Problems to solve:
[A] Reproduce the portion of the essay on awakening starting with "It was a few" and going on through "own journey to.".
[B] In the essay on awakening, in which state was the writer living when asked to return to Maine?

Supplied text:
◇ ◇ ◇ ◇ ◇

The problem with explaining what being awake is to a general audience is that the abilities and perceptions once awake will vary from individual to individual. The most affective way for you to awaken is to be experiential…that is to say to be your own teacher by exploring and then contemplating what you have discovered. To write what my perceptions of being awake are, and for you to seek out those same perceptions means it is no longer about you, but about my awareness. With that in mind, please see this only as a map of landmarks, but not the terrain itself.

It was a few months after I had awoken before I even was aware of there being something different about me. You have to keep in mind that being awake is the eventual natural state of the Self, so being myself seemed ordinary to me. The Self is aligned with the present so my ability to look back and compare to a former version of me had already greatly diminished. I acquired my first computer soon before awakening, and coming into contact with people of varying degrees of awareness I finally had something tangible I could compare my own journey to.

Prior to this I only had experience with the spiritualism community in New England for a few years, and my travels teaching and healing afterwards to go by. The spiritualism community was barely above an entry level of awareness, and my students were about the same. So for those pre-computer years I was actually experimenting as I went along. As my online profile attests to I am not a follower of any discipline, teacher, philosophy or religion. This includes reading books about spiritual and metaphysical topics. I simply had no background to lean on in those early years prior to awakening.

It was during conversations in chatrooms years after getting my computer that I got clues that I was not like the people I was talking to. For one thing there did not seem to be any original thinkers in the rooms. It did not take long to realise that I was hearing the same definitions, labels, and words to describe people’s beliefs. It did not matter which room or online forum I went into, the belief systems were all nearly rote repeating of what had been read or heard. If I even ventured a few sentences of what I had experienced I was pounced on immediately by debaters parroting either dusty disciplines or New Age pabulum.

After a few years of attempting to interact with other seekers online my mother saved me from drowning in discouragement and disillusionment. I was in North Carolina at the time and she asked me to return to Maine to be her caretaker. Returning there and having little responsibilities day to day I began to contemplate on what I had experienced and learned over the prior 7 years. There was an abandoned strip copper mine 25 miles away where I could be miles away from the nearest human and could think out loud for hours a day in peace.

It was at the copper mine that I first discovered that I was awake. The waking process has several stages that I have experienced thus far. The first was the ‘knowing’, the second was the ‘emergent properties’, and the third was ‘perpetual wakefulness’. I know of only a few people that are awakening, and like I did they began in the ‘knowing’ stage. This means there is at least a likelihood that these stages may be the same for everyone that awakens. There may be some or many others that are awake, too, but I can only speak of the ones that I know of.

◇ ◇ ◇ ◇ ◇

Material provided:
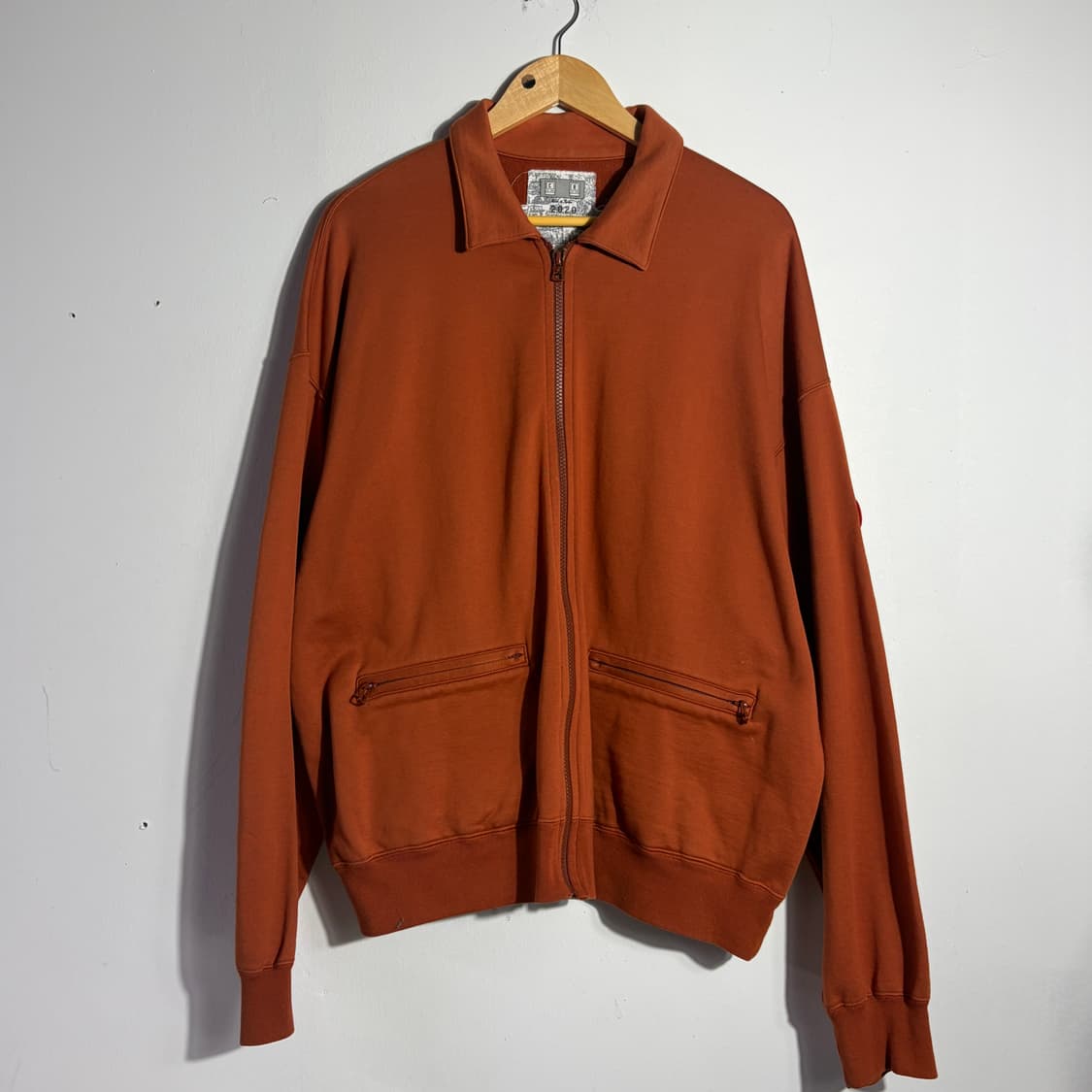 카브엠트 브라운 집업 자켓 (무료배송) 상품이미지1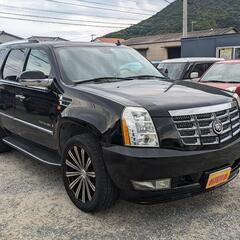車検6年2月　キャデラックエスカレード　走行9.8万　１ナンバー...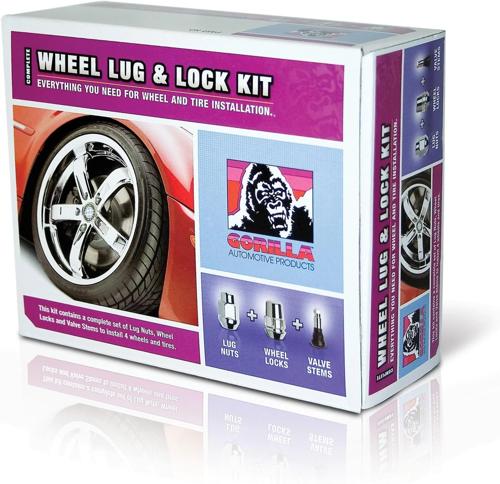 5LUG SD ACORN 1/2 WIK CHR W LOCK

◇ ◇ ◇ ◇ ◇

Expected results:
[A]
It was a few months after I had awoken before I even was aware of there being something different about me. You have to keep in mind that being awake is the eventual natural state of the Self, so being myself seemed ordinary to me. The Self is aligned with the present so my ability to look back and compare to a former version of me had already greatly diminished. I acquired my first computer soon before awakening, and coming into contact with people of varying degrees of awareness I finally had something tangible I could compare my own journey to.

[B] North Carolina.